Io stavo ancora cercando di capire cosa diavolo stesse succedendo. Cosa
voleva dire che ero bandita? Bandita da casa mia? Cosa significava che avrei
avuto bisogno di tornare ogni tre anni?
- Uuuh, le cose si fanno interessanti. Ma non lascerò andare nessuno di voi,
vecchia.- disse Adriàn divertito. Stava giocherellando con la sciabola, facendola
ruotare nella mano. Un barlume di luce gli illuminò lo sguardo.
- Anzi facciamo così, vi lascerò andare solo se la ragazzina riuscirà a
sconfiggermi.- disse indicandomi. Cosa? In effetti lui aveva ucciso mio padre...
dovevo vendicarmi!

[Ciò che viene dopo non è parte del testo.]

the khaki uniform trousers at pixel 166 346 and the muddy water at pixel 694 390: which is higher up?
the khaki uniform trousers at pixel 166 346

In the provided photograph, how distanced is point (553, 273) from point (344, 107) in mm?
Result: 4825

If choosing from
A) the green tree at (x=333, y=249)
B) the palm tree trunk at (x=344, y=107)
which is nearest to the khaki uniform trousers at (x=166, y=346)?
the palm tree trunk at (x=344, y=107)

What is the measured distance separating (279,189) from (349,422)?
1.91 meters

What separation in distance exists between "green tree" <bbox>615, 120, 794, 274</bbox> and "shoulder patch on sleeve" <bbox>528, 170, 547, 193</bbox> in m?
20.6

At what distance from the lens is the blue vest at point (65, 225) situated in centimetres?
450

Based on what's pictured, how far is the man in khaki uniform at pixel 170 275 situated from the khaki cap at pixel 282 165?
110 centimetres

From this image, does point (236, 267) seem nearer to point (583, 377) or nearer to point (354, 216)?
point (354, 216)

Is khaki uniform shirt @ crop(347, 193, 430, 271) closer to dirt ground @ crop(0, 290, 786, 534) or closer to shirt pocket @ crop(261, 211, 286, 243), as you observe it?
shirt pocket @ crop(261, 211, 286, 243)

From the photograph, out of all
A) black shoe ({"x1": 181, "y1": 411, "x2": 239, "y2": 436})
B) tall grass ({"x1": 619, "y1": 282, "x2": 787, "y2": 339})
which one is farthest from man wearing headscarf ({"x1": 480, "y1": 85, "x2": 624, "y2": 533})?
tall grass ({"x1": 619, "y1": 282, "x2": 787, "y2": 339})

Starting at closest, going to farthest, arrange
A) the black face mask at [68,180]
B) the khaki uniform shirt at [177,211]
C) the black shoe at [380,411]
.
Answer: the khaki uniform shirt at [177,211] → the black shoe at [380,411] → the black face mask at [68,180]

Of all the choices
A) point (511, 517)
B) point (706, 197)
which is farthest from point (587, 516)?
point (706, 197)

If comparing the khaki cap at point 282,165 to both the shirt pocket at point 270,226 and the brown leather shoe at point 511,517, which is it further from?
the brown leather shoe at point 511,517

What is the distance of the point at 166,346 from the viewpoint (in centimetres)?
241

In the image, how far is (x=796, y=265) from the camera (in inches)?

Lo guardai bene. Non doveva essere troppo più grande di
me. Eppure, il solo avvicinarmi a lui mi spaventava. Come potevo sconfiggerlo?
Certo ieri sera in lacrime sembrava tutto molto più semplice! Ma... come potevo
fare? E poi, me la sentivo sul serio di uccidere un altro essere umano? Mi
guardai. Non ce l'avrei mai fatta a sconfiggerlo. Però non potevo lasciare che
uccidesse anche i saggi e l'anziana. Avevo ancora tantissime altre domande per
la testa... mi avevano bandito perchè ero maledetta? Ero veramente io la nuova
Alfa? Se era veramente così mi sarei spiegata perchè qualsiasi cosa facessi non
mi ferivo. Perchè ero quasi di gomma.
- Dacci il Jano, e ce ne andiamo.- disse Michael il Mercenario, lanciandomi
uno sguardo quasi annoiato.
- Non ce ne andiamo un corno Michael!- disse Adriàn guardandolo in
cagnesco. Era infastidito e aveva perso il ghigno inquietante. Michael però,
stava aspettando una mia risposta. Mi fissava in maniera insistente.
No. Non mi sarei staccata da quel pugnale o Jano o come si chiamava.
Ormai era l'unica cosa di prezioso che avevo.
- No.- dissi guardandolo negli occhi. Quella fu una delle ultime cose che
ricordai con certezza, prima di perdere il controllo.